REQUIRED TASKS:
1 - Copy the riding forum thread starting at "Once thing that" and ending at "(Nov 21, 2011)", switching each "pommel" to "front of the saddle".
2 - Continue the riding forum thread from where it stops.

**** TEXT EXCERPT ****

Trixie, it strikes me that what you need is a good riding instructor. You need to find one that suits your personality.

Instructors come in two sexes, tall or short, cheap or expensive, competent or ignorant, likeable or dislikeable. Good or bad.

A good instructor is almost worth his/her weight in gold - the problem is that they are as hard to find.

You pays your money and makes your choice.


----------



## tinyliny (Oct 31, 2009)

If being able to mount from the ground is any criterion of whether you should ride or not, heck, half the folks on this forum would be out of luck. I can't mount from the ground, but I manage to ride. And, getting on with a slight pause can be a good thing. Many pros will put weight in the stirrup, stand on it and wait for a sec before swinging over to be sure the horse is ok with this.
Once thing that will help you mount up is to really spring off your grounded foot and when you spring up, think of bringing your right hip toward the pommel, slight pause with your body tucked right hip against the edge of the pommel and more of your weight over the horse's body, then swing that right leg over.

Getting off, I swing right leg over, take left leg out of stirrup, make sure I am not hung up on horn, then slide to the ground , both legs touching at same time.


----------



## trixie1128 (Nov 21, 2011)

Thank you to everyone for the replies. It seems I should look for another place for lessons. Off to make another thread about looking for a riding instructor.

@tinyliny Thanks for the tips. I will try to keep that in mind next time I ride.

**** MATERIAL SHOWN ****

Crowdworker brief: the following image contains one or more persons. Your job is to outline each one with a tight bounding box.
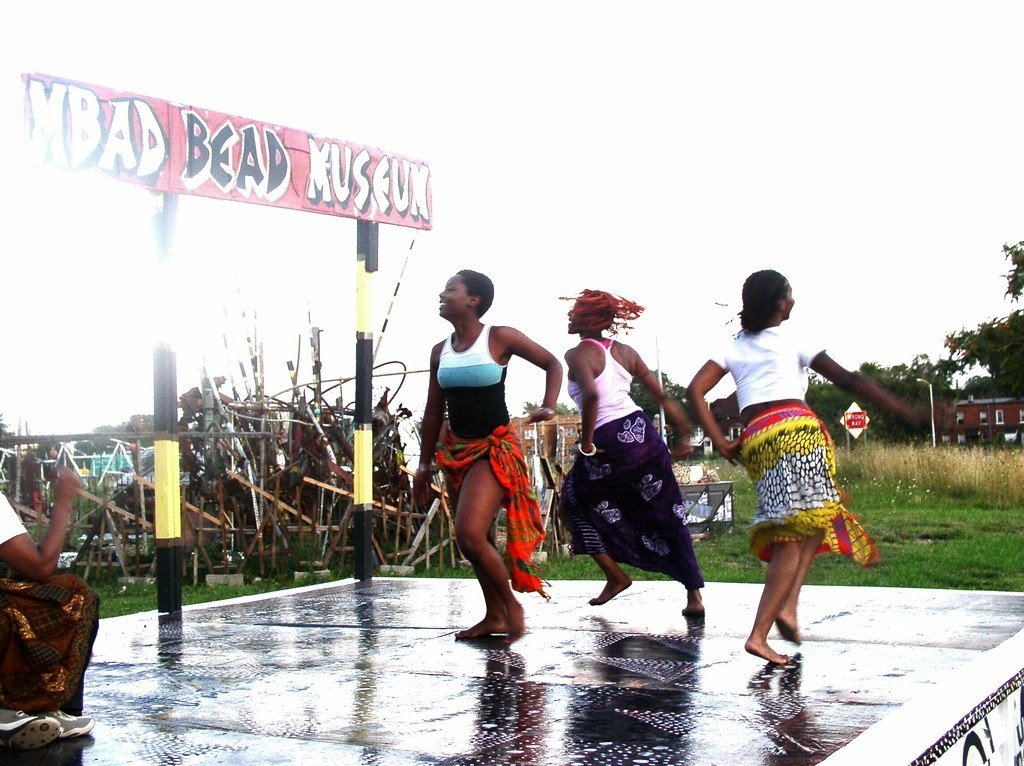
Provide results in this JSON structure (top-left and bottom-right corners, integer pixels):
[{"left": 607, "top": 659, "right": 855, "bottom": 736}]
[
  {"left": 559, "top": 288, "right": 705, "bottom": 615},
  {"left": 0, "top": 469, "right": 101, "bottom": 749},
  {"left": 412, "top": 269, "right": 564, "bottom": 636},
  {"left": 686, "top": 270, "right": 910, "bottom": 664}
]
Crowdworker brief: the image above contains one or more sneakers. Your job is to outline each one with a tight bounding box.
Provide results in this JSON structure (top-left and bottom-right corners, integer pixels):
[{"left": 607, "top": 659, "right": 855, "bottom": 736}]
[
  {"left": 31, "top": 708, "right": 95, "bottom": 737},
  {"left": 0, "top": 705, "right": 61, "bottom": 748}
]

****
**** MATERIAL SHOWN ****

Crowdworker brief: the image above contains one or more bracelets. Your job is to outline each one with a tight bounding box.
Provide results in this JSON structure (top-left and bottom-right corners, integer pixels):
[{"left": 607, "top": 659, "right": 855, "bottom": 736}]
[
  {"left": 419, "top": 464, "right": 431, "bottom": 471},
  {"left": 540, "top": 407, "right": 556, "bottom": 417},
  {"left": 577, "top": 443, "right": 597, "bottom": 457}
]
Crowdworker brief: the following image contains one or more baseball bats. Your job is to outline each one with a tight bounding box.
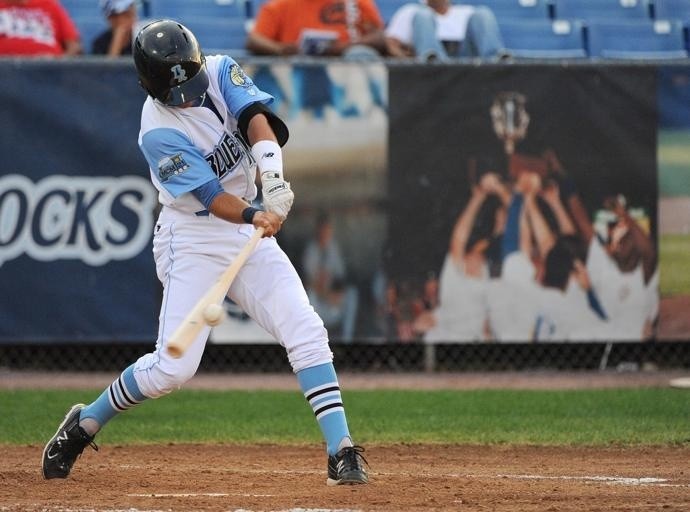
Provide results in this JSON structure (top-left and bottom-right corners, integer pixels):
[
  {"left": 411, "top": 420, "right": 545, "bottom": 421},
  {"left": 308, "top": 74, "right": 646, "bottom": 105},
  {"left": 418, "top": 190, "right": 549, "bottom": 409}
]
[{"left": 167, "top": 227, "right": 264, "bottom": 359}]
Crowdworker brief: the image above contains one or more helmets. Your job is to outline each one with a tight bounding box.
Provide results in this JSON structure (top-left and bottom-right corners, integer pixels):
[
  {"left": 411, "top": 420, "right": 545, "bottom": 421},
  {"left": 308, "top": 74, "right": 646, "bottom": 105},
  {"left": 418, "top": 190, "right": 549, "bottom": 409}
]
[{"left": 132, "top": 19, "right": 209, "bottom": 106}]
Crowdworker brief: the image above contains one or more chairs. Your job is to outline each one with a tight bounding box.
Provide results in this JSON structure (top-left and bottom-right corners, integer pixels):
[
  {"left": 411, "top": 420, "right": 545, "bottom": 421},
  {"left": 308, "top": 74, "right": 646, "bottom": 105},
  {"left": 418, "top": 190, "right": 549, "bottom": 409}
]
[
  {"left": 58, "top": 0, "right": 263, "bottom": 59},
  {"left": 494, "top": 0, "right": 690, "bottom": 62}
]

****

OUTPUTS BY TASK:
1 -
Once thing that will help you mount up is to really spring off your grounded foot and when you spring up, think of bringing your right hip toward the front of the saddle, slight pause with your body tucked right hip against the edge of the front of the saddle and more of your weight over the horse's body, then swing that right leg over.

Getting off, I swing right leg over, take left leg out of stirrup, make sure I am not hung up on horn, then slide to the ground , both legs touching at same time.


----------



## trixie1128 (Nov 21, 2011)

2 -
----------



## kitten_Val (Apr 25, 2007)

trixie1128 said:


> I certainly can't mount from the ground. But, with a mounting block I can get in the saddle. It really isn't pretty. I have a tendency to step, wait, then swing over instead of 1 fluid movement. Dismounting I hold the saddle too long because I'm a little afraid of falling on my *** instead of landing. Again, I'm a klutz and I've done it before.
> 
> I was told I was too weak to stop a horse from falling if it trips or jump off if I have to. I'm sure I can make it to the ground if I need to. It won't be pretty, but not a whole lot will be right now. I can help balance if he trips some, but I know I can't stop him from going down if he really has to.


Wow! Simply wow! I'm 5'9", one of my horses is little 14'3" qh, and I use mounting block every single time I get on her (and let me say it's not the prettiest either - I'm slow  ). As for stopping horse from tripping/jumping off... I just have no words. Do you ride a bronco or what? Things happen, yes, but it's not like each of us is expecting a horse to trip and fall. And how already was mentioned what about people with disabilities riding! Some can't jump off at all, and still enjoying the ride (example would be that girl in video GH posted recently, in "Horse Talk").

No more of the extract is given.